*RECORDS FOR THIS EXERCISE*:
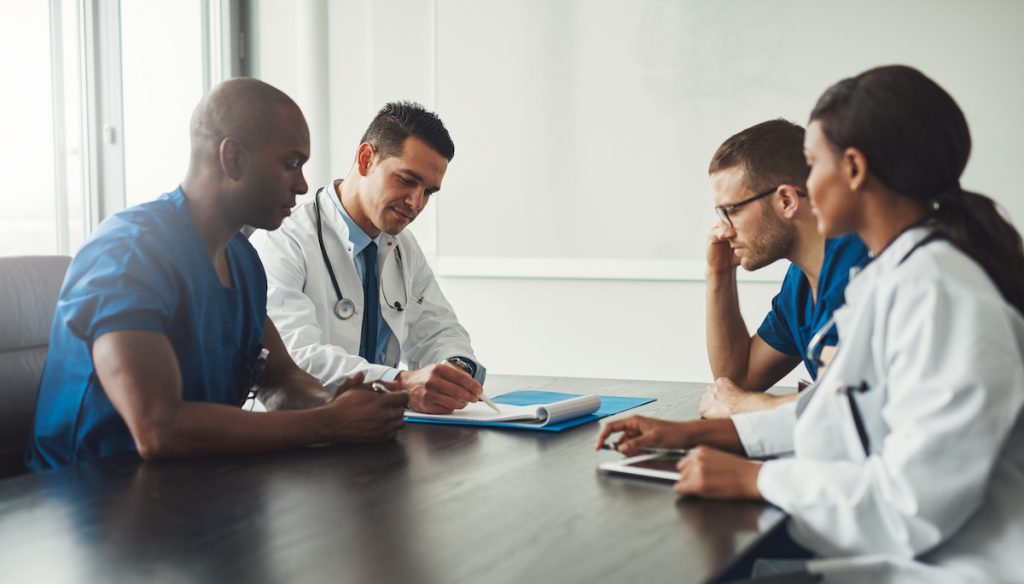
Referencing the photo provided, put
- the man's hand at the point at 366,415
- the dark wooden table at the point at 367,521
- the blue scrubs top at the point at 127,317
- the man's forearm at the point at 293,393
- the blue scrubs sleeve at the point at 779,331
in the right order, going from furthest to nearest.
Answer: the blue scrubs sleeve at the point at 779,331, the man's forearm at the point at 293,393, the man's hand at the point at 366,415, the blue scrubs top at the point at 127,317, the dark wooden table at the point at 367,521

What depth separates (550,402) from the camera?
6.89 feet

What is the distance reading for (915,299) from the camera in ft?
3.75

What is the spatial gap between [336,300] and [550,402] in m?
0.70

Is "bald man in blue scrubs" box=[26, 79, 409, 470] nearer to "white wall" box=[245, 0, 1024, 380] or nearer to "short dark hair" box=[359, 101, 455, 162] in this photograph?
"short dark hair" box=[359, 101, 455, 162]

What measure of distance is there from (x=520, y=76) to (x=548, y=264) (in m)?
0.87

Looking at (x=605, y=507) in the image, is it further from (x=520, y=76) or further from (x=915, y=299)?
(x=520, y=76)

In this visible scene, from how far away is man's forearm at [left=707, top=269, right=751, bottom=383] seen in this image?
252cm

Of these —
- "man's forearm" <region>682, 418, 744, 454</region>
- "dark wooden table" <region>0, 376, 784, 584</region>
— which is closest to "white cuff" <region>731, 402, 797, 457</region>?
"man's forearm" <region>682, 418, 744, 454</region>

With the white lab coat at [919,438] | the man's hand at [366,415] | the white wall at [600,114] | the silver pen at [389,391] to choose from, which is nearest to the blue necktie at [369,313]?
the silver pen at [389,391]

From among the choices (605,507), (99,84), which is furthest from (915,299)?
(99,84)

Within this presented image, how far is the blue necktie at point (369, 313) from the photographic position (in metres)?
2.54

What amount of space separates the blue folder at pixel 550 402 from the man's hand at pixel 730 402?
0.18 m

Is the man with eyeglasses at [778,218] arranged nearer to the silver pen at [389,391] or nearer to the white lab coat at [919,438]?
the silver pen at [389,391]

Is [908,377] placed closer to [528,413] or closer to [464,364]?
[528,413]
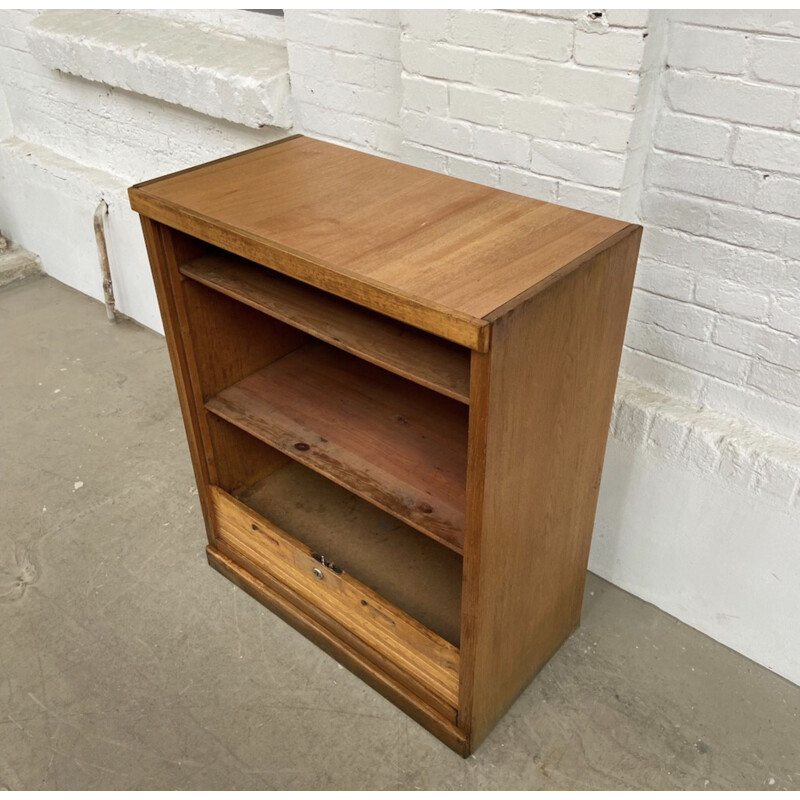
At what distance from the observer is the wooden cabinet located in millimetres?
1249

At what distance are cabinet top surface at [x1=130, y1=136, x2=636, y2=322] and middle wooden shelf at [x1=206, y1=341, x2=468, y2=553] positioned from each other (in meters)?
0.46

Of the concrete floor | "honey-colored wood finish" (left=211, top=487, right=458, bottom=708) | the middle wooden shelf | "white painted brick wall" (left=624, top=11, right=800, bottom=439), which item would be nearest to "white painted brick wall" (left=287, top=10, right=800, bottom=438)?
"white painted brick wall" (left=624, top=11, right=800, bottom=439)

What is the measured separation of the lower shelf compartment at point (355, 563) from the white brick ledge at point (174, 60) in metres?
1.02

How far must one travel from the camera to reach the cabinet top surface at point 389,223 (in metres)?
1.21

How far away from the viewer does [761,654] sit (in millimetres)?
1792

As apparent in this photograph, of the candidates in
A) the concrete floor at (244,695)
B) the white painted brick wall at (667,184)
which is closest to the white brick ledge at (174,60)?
the white painted brick wall at (667,184)

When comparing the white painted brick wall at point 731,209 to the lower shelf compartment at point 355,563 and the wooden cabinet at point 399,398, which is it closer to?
the wooden cabinet at point 399,398

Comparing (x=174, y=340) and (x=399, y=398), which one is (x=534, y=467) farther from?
(x=174, y=340)

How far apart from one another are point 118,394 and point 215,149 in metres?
0.89

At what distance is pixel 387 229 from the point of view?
1.39 m

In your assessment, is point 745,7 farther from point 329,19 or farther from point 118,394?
point 118,394

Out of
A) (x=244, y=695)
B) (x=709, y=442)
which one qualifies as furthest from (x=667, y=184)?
(x=244, y=695)

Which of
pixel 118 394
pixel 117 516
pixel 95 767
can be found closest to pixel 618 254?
pixel 95 767

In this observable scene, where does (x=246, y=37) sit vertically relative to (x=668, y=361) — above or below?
above
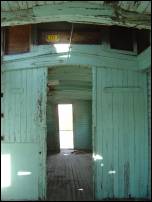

*YOUR OBJECTIVE*:
Find each row above that contains the word "nearest" and copy those rows in full. Case counts.

*RIGHT ANSWER*:
in the right order, going from furthest to nearest.
With the white lab coat at [919,438] | the man's hand at [366,415] | the white wall at [600,114] | the silver pen at [389,391] to choose from, which is nearest to the blue necktie at [369,313]?
Of the concrete floor | "honey-colored wood finish" (left=211, top=487, right=458, bottom=708) | the middle wooden shelf | "white painted brick wall" (left=624, top=11, right=800, bottom=439), which item would be nearest to "white painted brick wall" (left=287, top=10, right=800, bottom=438)?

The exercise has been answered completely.